WHAT YOU ARE ASKED TO DO
Repeat word for word the records starting at the one that contains "Лисиця та Кіт" and ending at the one that contains "苏泊尔官方旗舰店苏泊尔电火锅". Leave the pictures out of your answer.

EXERCISE INPUT
'''

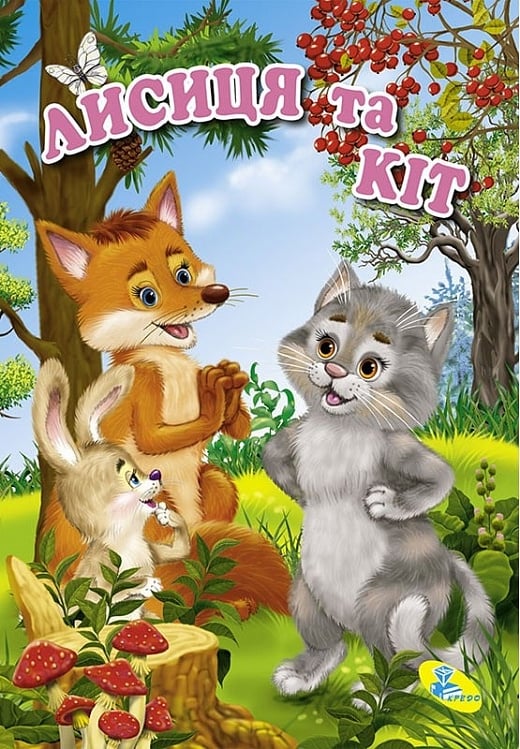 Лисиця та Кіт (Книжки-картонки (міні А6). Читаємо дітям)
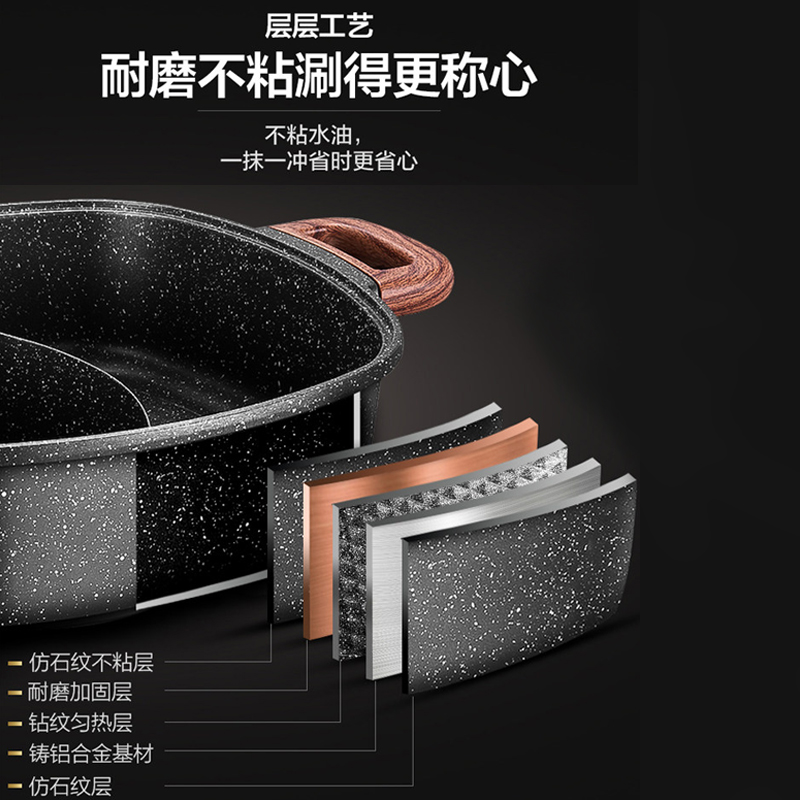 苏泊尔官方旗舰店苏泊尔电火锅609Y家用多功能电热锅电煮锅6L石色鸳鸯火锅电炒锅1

'''
'''

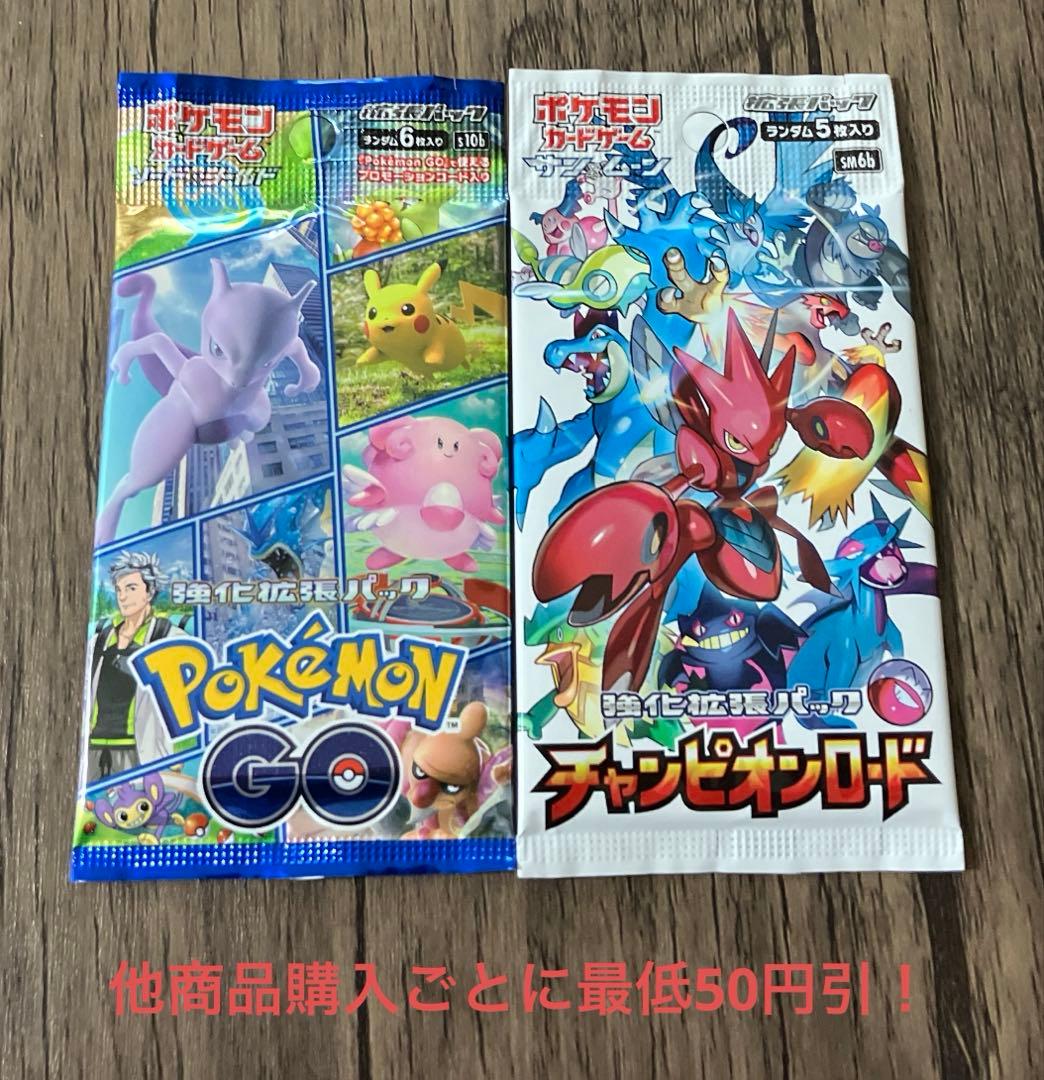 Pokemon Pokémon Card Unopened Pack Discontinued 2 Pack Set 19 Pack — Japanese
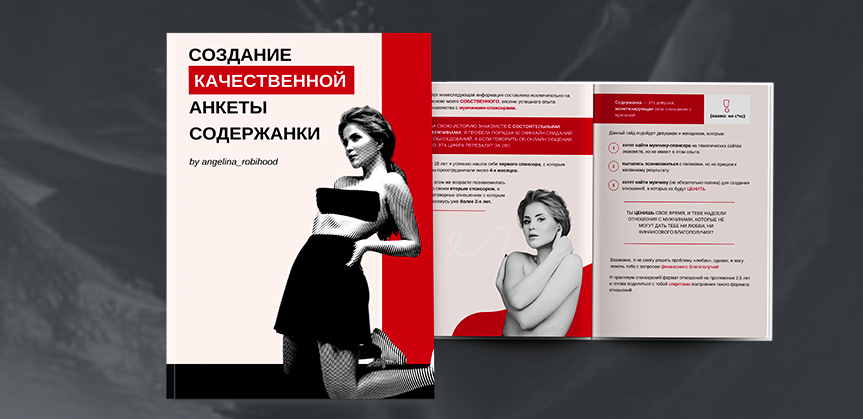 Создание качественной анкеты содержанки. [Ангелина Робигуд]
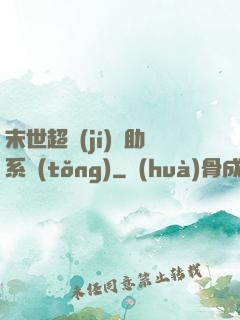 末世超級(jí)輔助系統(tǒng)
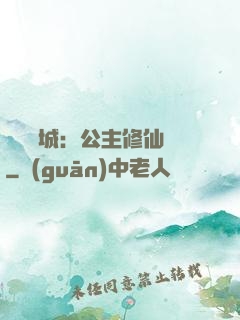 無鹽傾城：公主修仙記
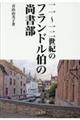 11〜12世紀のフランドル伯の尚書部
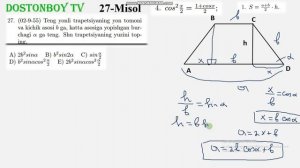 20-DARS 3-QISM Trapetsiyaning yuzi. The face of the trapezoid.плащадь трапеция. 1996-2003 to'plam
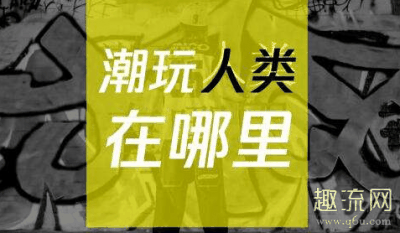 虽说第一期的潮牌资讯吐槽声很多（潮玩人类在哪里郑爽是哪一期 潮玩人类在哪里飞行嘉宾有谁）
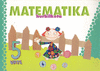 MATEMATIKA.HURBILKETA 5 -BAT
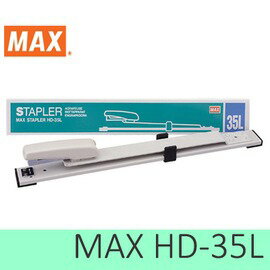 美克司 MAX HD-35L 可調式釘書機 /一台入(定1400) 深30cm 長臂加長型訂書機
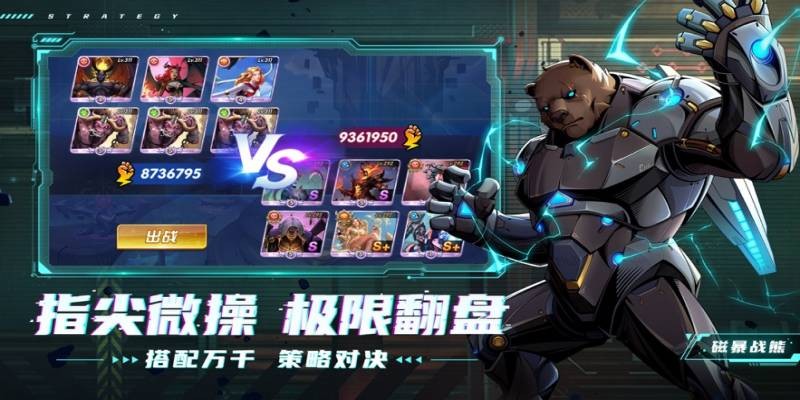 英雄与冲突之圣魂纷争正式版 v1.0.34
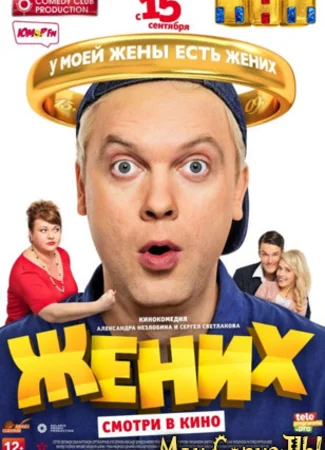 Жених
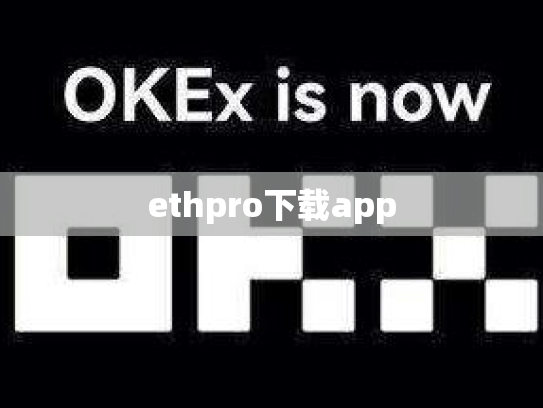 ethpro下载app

'''

RESPONSE FOR THIS EXERCISE
 Лисиця та Кіт (Книжки-картонки (міні А6). Читаємо дітям)
 苏泊尔官方旗舰店苏泊尔电火锅609Y家用多功能电热锅电煮锅6L石色鸳鸯火锅电炒锅1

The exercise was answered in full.